Study text
• • • •
Fois taught criminal procedure and trial practice courses at the Georgetown University Law Center and was also an adjunct professor at Washington College of Law of American University.

==Background==

Fois served as the deputy attorney general for public safety in the Office of the Attorney General in Washington, D.C. In that role he was responsible for the supervision of all juvenile prosecutions, many criminal offenses such as DUI and DWI, victim and neighborhood services. He supervised the work of the General Counsels of five DC public safety agencies. Three years previous to that, Fois was a managing director of the National Crime Prevention Council (home of McGruff the Crime Dog) with a wide range of responsibilities involving crime prevention, grant administrations, legal matters, communications, community outreach, government relations and management. During that time he was a frequent analyst on television, radio and the Internet on various political, legal and policy issues.

==Public service==

In 1995, Fois was nominated by President Clinton and confirmed by the U.S. Senate to serve as assistant attorney general for the Office of Legislative Affairs in the United States Department of Justice. He had previously served as an associate deputy attorney general to Deputy AG Jamie Gorelick and as counsel to Attorney General Janet Reno during which time he helped lead the enactment and implementation of the 1994 comprehensive crime act. This landmark legislation included the COPS program, drug courts, the assault weapons ban, and the Violence Against Women Act.

He was recommended twice and nominated once for a seat on the D.C. Superior Court. He has been recognized with several professional awards including the Edmund Randolph Award, the Justice Department's highest honor for distinguished service. He has been a Wasserstein Fellow at Harvard University.

On August 4, 2021, President Joe Biden announced Fois to be the Chair of the Administrative Conference of the United States. On August 9, 2021, his nomination was sent to the United States Senate, but expired. He was renominated on January 4, 2022. On February 2, 2022, his nomination was reported out of the Senate Judiciary Committee and on May 26, 2022, he was confirmed in the Senate by voice vote. He assumed office on May 31, 2022.
• • • •
Collection entries:

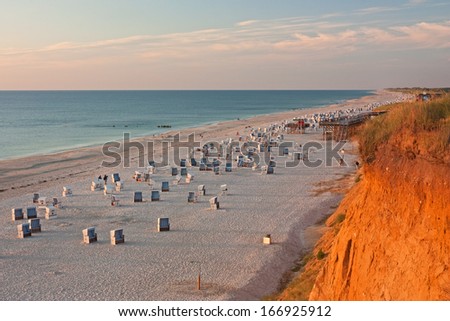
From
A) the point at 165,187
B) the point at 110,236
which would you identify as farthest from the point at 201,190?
the point at 110,236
• • • •
Task prompt
Type out the text about Fois's career above, verbatim, taking everything from "Fois taught criminal" down to "of American University.".

Response
Fois taught criminal procedure and trial practice courses at the Georgetown University Law Center and was also an adjunct professor at Washington College of Law of American University.